Hispanic girls share stories of empowerment
BY TERRY FLORES, Kenosha News
Some grew up in peaceful villages where the air was clean and crowing roosters were their alarm clocks. Others picked fruit fresh every day and rode on horses. Still others left gang-infested towns, away from violence.
They love their mothers’ cooking, but enjoy burgers, marvel at snow in the winter and cars everywhere.
While each are from different backgrounds, the members of HERMANAS, Kenosha Unified’s empowerment group for Hispanic girls, said they view their successes and challenges both through the lens of their Hispanic roots and in American culture.
On Friday, they shared poems celebrating both at the first Bilingual Poetry Expression presentation and potluck dinner. HERMANAS stands for Hispanic Educational Resource Mentoring and Navigating Academic Success.
Amanda Arroyo, a sophomore at Harborside Academy, said she loves her loud Puerto Rican family, who have taught her to learn from mistakes, and she enjoys being at her school.
“I go to a school where everyone is positive,” she said before about 20 parents and others who attended the event. “No matter what happens, I’m from a family who says, ‘Don’t complain because you have it so good.’”

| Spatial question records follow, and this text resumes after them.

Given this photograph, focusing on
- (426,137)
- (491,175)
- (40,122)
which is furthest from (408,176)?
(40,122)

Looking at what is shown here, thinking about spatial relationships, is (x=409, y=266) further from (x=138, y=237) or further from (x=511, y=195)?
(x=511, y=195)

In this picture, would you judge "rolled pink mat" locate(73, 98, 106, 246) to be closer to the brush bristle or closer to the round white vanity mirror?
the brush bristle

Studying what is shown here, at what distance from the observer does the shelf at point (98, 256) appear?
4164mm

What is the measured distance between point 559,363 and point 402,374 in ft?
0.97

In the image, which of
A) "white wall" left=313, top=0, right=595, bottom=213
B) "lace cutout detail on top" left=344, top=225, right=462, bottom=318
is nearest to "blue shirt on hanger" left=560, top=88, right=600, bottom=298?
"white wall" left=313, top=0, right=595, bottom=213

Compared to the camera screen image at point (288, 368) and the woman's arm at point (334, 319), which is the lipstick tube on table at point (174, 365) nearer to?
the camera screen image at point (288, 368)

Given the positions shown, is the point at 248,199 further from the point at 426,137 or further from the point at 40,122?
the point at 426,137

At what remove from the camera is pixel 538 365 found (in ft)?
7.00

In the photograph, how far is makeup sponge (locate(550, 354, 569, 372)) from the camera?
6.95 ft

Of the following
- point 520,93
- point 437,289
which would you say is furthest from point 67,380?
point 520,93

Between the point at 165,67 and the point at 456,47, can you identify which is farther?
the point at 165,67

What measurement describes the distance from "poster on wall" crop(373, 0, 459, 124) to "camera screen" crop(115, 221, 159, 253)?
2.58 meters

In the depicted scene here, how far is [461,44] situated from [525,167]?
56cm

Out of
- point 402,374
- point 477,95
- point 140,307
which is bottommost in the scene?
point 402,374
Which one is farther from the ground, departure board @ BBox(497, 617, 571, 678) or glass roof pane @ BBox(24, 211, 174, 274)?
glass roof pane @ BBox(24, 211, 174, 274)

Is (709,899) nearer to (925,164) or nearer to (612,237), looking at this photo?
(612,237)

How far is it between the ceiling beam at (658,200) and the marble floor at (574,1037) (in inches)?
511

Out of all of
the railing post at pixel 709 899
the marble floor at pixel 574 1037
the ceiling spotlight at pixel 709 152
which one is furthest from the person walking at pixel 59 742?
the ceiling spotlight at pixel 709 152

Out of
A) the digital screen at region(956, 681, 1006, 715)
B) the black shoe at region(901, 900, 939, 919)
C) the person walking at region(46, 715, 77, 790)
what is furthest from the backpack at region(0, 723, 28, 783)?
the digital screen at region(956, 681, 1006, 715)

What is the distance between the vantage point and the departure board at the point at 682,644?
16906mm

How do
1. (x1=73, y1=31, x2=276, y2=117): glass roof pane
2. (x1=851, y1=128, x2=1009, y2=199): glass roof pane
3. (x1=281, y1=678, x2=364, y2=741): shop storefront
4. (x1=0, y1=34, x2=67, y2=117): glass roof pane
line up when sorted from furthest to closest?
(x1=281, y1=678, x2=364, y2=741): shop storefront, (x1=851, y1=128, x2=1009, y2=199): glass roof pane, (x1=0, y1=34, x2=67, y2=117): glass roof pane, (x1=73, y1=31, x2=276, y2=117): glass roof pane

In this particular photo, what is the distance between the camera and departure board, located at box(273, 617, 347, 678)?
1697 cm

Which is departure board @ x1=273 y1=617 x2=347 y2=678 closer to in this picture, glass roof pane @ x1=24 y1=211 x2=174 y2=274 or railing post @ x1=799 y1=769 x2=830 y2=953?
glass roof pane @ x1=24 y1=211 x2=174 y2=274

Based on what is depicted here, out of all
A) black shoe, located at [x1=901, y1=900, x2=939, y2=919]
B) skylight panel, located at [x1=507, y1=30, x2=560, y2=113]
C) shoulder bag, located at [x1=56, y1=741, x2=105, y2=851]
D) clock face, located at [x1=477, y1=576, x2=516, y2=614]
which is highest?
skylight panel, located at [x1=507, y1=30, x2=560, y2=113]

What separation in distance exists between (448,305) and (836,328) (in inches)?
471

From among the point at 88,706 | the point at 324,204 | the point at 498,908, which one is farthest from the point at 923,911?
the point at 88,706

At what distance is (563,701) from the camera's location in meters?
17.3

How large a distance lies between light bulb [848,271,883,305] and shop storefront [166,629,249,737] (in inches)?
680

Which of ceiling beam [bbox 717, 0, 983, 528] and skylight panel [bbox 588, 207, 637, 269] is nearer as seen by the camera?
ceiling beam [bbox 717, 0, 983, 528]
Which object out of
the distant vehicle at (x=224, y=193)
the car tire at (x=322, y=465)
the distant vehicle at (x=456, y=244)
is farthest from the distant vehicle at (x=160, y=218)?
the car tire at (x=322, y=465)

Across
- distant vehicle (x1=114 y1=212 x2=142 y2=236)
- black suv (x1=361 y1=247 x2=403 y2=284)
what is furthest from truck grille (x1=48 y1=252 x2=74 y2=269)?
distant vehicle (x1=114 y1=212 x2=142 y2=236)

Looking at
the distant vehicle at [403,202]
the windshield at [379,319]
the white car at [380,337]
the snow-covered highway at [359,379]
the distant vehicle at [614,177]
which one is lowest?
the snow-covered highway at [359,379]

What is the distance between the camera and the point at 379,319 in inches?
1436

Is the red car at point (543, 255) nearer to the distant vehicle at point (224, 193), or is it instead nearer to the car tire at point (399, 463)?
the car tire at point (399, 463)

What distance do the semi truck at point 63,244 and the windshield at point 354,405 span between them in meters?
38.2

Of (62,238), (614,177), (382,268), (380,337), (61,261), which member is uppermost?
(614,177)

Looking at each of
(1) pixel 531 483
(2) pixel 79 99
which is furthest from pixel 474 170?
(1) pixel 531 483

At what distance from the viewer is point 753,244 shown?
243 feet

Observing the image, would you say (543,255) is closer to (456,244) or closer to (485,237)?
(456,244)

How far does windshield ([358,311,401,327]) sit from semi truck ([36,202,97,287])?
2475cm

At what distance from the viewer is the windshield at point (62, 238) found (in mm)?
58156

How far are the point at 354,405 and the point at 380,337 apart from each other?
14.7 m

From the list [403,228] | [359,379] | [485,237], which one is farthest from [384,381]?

Estrella Vincencio, who graduated last week from Indian Trail Academy, came from a place “where there were gangs everywhere,” before moving to a safer city with her family in her new-found home of Kenosha.
Moving to the United States, she saw falling snow for the first time and “so many cars.”
She said she found she belongs in both worlds in a “mixture of everything I have left.”
“This is where I am from,” she said.
Jesus Santos said she is from a family who “likes to do a lot of things together.”
“I am from where they use horses instead of cars,” she said. “From where there is no gangs or shootings.”
MarKisha Henderson Diaz, who considers herself a “small-town girl,” has traveled to many places, from celebrating luaus to life in the Bronx.
“I am from a family where every day is an adventure,” she said.
Her sister Meralisse Maceira, a seventh-grader at McKinley Middle School, was proud of her family’s service in the military and being able to hang tough in male-dominated sports.
“I’m from boys who pick me (for their teams) so they don’t get their butt kicked,” she said. “That’s where I’m from.”
Consuelo Bridgeman, the group’s adviser, said she was proud of the girls, some of whom could barely whisper their names to her before joining the group.
Beatrice Arroyo, a parent volunteer, said the confidence they have built will enable them to succeed in becoming anything they want, from doctors and lawyers to judges.
Next month some of the girls will be attending the League of United Latin American Citizens’ youth leadership camp in Puerto Rico, for which they raised funds by selling hundreds of tamales. The girls are also members of the league’s youth council.
“These ladies will make it, and we won’t stop until they do,” she said.